Target your message to specific audiences and connect your communications to their knowledge and experiences. Case in point: ESOP diversification rules. If someone isn’t eligible to diversify, they probably are uninterested in the details of the process. Educate them about the big picture and leave the nitty gritty specifics until when they become eligible to diversify.
3) Be present
Finding yourself bobblehead-nodding instead of being engaged? Mind drifting off, thinking about something, anything, other than what the speaker is saying? Being engaged means being present despite the topic at hand and the sender’s idiosyncrasies. It’s not easy to be a good listener: it takes effort, but the effort is worth it.
If you’re thinking about what you’re going to say, rather than listening, you’ve stepped into a common communications sinkhole: mental rehearsing. This happens when someone brings you a problem or a challenge and, rather than being present, you start formulating a response before the speaker finishes talking. Be an engaged listener to have better business outcomes.

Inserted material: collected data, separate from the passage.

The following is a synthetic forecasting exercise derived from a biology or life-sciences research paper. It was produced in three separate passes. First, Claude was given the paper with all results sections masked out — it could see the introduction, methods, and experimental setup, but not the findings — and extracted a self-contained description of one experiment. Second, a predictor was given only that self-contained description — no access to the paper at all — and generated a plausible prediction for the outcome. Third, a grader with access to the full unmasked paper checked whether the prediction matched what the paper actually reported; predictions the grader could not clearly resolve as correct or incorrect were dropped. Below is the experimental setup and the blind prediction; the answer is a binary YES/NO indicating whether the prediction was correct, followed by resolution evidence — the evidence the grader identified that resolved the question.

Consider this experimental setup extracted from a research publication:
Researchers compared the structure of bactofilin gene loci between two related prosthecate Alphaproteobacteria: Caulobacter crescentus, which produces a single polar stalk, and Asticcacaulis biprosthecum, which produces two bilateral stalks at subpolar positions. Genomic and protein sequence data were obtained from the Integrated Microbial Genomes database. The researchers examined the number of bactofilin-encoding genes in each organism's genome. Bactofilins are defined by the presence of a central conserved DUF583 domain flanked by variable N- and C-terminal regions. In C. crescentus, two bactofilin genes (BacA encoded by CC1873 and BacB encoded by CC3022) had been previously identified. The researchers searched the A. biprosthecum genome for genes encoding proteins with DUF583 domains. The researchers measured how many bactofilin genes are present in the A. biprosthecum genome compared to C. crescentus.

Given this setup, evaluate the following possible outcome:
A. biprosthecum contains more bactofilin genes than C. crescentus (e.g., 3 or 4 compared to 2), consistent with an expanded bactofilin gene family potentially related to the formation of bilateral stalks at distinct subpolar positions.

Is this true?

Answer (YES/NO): NO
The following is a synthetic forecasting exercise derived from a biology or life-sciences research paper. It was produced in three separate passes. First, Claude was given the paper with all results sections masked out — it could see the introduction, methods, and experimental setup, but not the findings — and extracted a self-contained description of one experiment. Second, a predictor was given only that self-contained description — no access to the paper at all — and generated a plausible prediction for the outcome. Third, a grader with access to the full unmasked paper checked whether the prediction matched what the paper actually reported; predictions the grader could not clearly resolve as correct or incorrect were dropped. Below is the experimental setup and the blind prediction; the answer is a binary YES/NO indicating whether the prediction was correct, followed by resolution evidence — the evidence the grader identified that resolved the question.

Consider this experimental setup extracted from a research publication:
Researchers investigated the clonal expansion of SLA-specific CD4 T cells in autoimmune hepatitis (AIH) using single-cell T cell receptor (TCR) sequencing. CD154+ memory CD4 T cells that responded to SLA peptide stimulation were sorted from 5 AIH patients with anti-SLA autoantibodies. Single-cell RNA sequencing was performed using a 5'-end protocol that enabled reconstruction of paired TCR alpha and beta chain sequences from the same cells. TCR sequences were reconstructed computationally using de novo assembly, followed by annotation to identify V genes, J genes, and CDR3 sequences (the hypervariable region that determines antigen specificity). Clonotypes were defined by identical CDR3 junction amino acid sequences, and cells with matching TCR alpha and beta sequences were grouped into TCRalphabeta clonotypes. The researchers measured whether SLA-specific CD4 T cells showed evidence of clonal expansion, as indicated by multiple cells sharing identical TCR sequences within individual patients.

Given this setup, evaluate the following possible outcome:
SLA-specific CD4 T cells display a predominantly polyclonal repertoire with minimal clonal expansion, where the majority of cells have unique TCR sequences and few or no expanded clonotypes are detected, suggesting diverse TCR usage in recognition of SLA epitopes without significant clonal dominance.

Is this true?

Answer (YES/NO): NO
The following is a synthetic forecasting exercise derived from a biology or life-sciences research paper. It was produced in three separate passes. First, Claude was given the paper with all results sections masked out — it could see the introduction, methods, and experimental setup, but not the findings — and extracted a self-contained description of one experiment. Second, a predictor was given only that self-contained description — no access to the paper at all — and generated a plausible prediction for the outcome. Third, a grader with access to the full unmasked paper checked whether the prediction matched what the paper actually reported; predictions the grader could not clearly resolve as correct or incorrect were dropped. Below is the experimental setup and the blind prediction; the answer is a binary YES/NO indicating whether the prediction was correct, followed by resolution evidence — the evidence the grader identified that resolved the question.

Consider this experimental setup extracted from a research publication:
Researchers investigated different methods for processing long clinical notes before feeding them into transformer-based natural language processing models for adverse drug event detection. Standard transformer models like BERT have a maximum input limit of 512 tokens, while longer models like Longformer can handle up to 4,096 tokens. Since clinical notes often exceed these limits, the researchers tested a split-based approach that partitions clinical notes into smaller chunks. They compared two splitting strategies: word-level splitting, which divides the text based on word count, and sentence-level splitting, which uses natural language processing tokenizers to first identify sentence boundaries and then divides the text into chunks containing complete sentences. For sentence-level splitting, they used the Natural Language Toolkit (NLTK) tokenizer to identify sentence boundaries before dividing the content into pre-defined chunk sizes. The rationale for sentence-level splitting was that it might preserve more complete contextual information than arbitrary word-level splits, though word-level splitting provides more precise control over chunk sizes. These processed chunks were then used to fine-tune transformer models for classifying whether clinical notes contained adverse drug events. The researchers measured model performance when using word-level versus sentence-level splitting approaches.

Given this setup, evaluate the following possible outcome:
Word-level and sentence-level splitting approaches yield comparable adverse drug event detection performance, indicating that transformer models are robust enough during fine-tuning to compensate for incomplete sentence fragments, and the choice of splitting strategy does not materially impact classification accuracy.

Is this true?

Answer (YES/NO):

4) Deploy all your mental horsepower to the matter at hand
Part of being present entails using all the awesome power of your beautiful mind. The challenge: nature has equipped mouths with the ability to speak at about 150 words per minute. But our wonderful ears and brains have the processing capability to listen at 450 words. As the communications engineers would sagely note: we have listening overcapacity.
You can utilize the extra brain power to listen to the speaker, watch his or her body language and focus on the message at hand. Or, you can disengage, letting your mind wander to the work waiting for you, tonight’s soccer game, the next Netflix binge, or even a long time ago in a galaxy far, far away. You know what you need to do to enhance owner engagement: deploy your listening force for good, young Jedi!
5) Control distractions
We all have the power to manage at least part of the time, place, length and tenor of any communication. Stroll away from loud equipment, leave the lunchroom, shut the office door, close the laptop’s lid and send the call to voicemail to create a better environment for a more effective employee engagement.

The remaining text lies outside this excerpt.